Neverwhere, Neil Gaiman

Ah, die komplette Umkuschelung durch das dicke U der Unterhaltung. Gaiman hat hier eigentlich nur ein Fernsehfilm-Projekt romanisiert. Wer das nicht kennt, darf sich gern nach Neverwhere flüchten.

Es geht um sehr bildhaften Eskapismus: der Protagonist fällt in London (wo sonst?) durch eine Lücke im Bürgersteig und stolpert nach London Below, das aus einer phantasmagorischen Tunnelwelt des Kulturechos vergangener Stadtbilder besteht. Da unten herrschen die Ratten und sprechen zu ihren Jüngern, es gibt Untiere und Kloakentrödelmarktschreier. Es gibt weniger Fäkalien als erwartet, aber viel Schlamm. Der gothic Karneval des history channel, quasi. Die normale Bevölkerung setzt sich dort mehr oder weniger aus Pennern zusammen, die an der Oberwelt wundersam ignoriert und ausgeblendet werden. Aber keine Angst, Gaiman macht keine Sozialkritik, denn die kuschelt nicht. So mag es der amerikanische Markt (und der Konsumgraben)! Schöne tiefe Fundamente, Dungeon-Erlebnisse und dazu ein bisschen Totschlag. Wie bei Ghostbusters gibt es auch Schlüsselmeister und (diverse) Torwächter und die Idee dahinter ist freilich das exhumieren weiterer Geheimnisse und Unterwelten.

- Bereitgestelltes Material

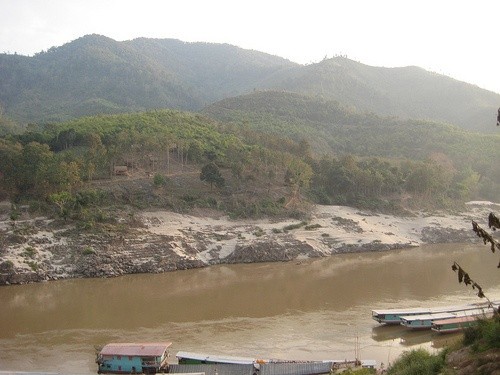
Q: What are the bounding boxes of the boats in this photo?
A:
[432,312,500,334]
[92,341,378,375]
[399,306,499,330]
[372,300,500,326]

- Aufgabe
Gib den Abschnitt aus dem Text über Neverwhere wortgetreu wieder. Beginne bei den Worten "Ah, die komplette" und höre nach "nach Neverwhere flüchten." auf.

- Fertige Antwort
Ah, die komplette Umkuschelung durch das dicke U der Unterhaltung. Gaiman hat hier eigentlich nur ein Fernsehfilm-Projekt romanisiert. Wer das nicht kennt, darf sich gern nach Neverwhere flüchten.